> [WHAT IS NEEDED] Using the data below, return every line that holds the word "Place".

> [RECORDS FOR PROCESSING]
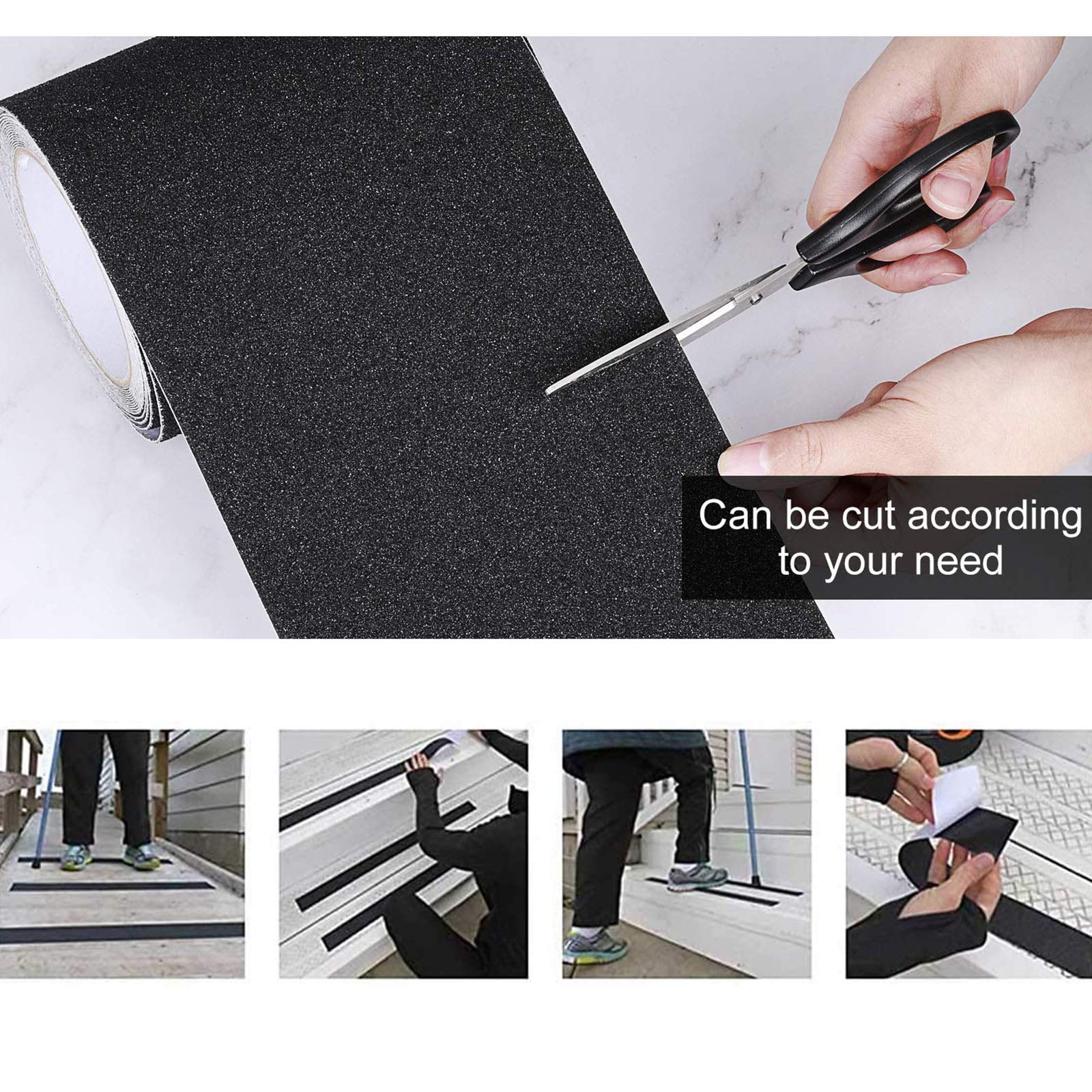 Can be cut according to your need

--

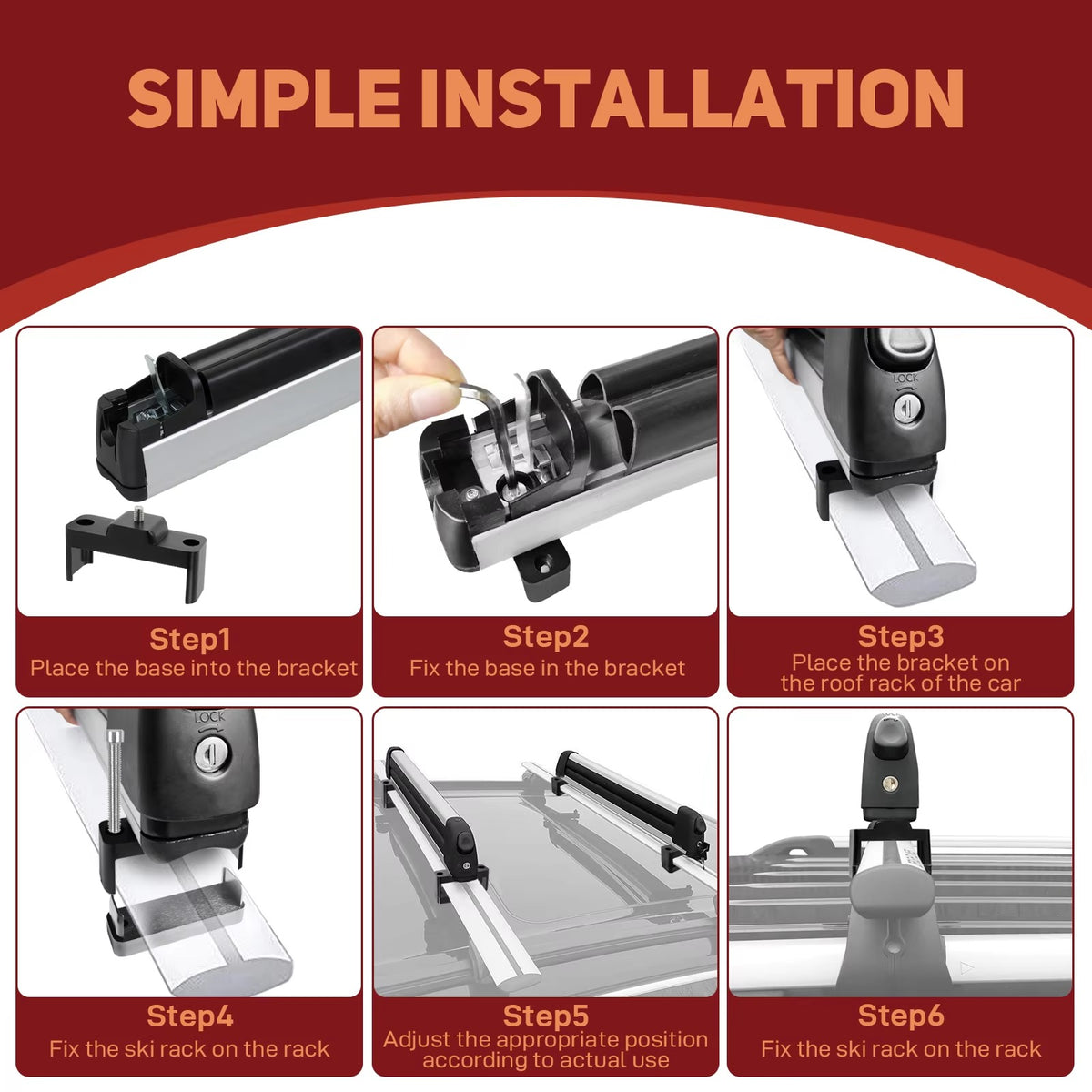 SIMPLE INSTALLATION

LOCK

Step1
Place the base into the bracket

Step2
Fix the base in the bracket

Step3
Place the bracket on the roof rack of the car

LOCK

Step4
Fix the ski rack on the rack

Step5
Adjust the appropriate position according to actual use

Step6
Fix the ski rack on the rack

--

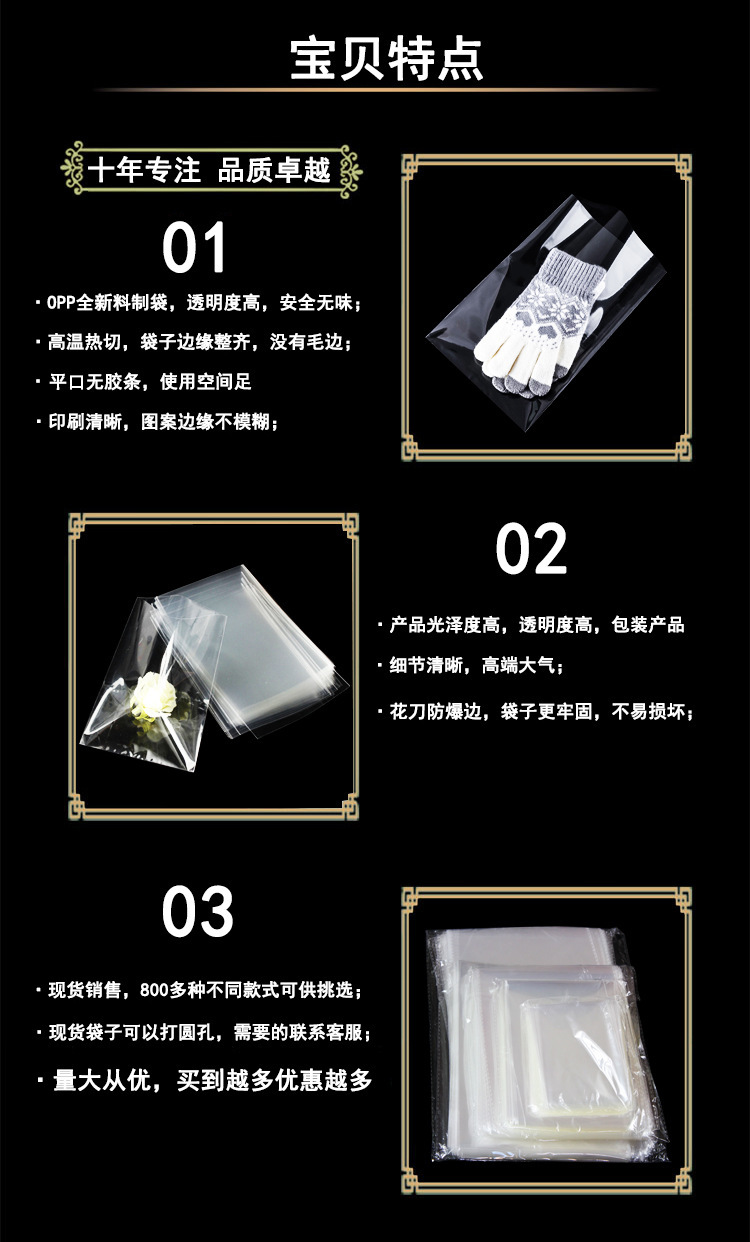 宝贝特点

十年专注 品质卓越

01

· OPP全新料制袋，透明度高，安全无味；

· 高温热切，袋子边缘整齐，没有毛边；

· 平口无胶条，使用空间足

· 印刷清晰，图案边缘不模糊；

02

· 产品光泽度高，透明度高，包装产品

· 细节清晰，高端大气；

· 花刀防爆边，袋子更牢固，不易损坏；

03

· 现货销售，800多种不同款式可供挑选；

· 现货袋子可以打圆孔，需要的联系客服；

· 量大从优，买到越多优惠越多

> [ANSWER AREA]
Place the base into the bracket
Place the bracket on the roof rack of the car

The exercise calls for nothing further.